What the task requires: Decide whether each statement below agrees with the text about Dream Ranch, and answer yes or no for each, quoting the deciding words of the text: 1. The hunting preserve in Alabama covers 1400 acres. 2. The breeding farm in Pennsylvania is larger than the Alabama hunting preserve. 3. The writer considers the timing right in Alabama.

Document excerpt:
☆ ☆ ☆
Virgil, Randy, Chad, Fred, and Everyone else
Appreciate the discussion and the comments. Let me first give all of you history on Dream Ranch and what we do. We have a deer breeding facility and 1400 acre hunting preserve in Alabama. We have a 50 acre breeding farm in Pennsylvania. We also own or have interest in deer in Ohio with Steven Schrock, In Oklahoma with James Hail, in Texas with Jordan Smrekar, in Wisconsin with Roger Petroski. So we own deer in a lot of states and all of them have a little different regulations and laws pertaining to importation.
As a Nadefa board member I represent all states and our industry as a whole. I don’t believe in taking gambles to potentially jeopardize the industry in a state. If we gamble and lose, then what, we lose another state that is involved in the industry. Timing is everything in politics and the timing is wrong in Alabama. I have said this once and I will say it again; I would rather open up new states with closed borders or semi-closed borders than not open them at all.
☆ ☆ ☆
Data shown:
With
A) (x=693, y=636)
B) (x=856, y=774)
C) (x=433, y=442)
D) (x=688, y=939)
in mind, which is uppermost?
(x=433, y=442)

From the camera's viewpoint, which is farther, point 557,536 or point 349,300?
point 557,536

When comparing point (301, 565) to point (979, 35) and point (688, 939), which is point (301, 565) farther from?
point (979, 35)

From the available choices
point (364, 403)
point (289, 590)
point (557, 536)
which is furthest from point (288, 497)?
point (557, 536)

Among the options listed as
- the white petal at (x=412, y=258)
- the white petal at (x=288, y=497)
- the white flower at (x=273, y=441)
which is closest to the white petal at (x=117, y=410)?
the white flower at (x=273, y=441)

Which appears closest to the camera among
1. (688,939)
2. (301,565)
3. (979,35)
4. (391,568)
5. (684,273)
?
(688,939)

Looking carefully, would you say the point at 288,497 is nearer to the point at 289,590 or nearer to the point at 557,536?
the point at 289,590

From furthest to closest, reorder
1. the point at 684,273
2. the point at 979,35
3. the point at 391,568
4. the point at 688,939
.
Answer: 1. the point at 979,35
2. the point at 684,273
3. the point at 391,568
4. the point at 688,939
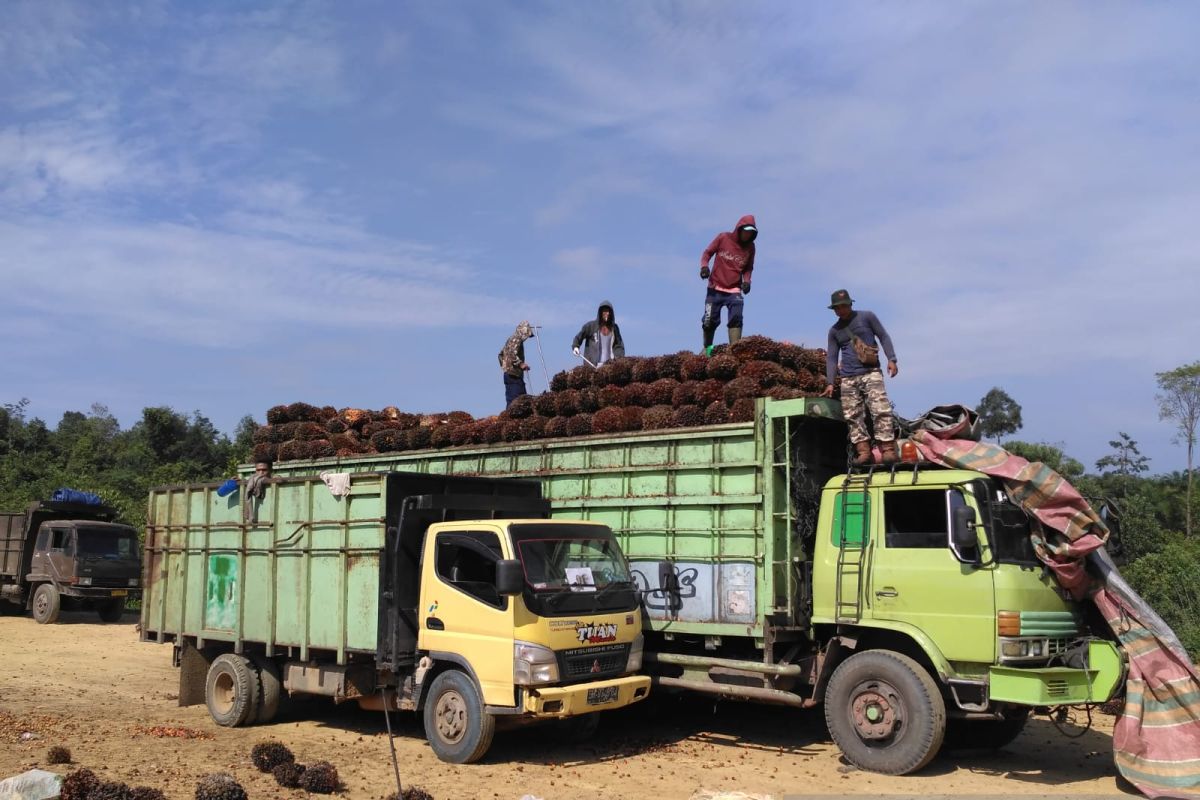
☆ ☆ ☆
Task response:
1. Yes: "We have a deer breeding facility and 1400 acre hunting preserve in Alabama."
2. No: "We have a 50 acre breeding farm in Pennsylvania."
3. No: "the timing is wrong in Alabama."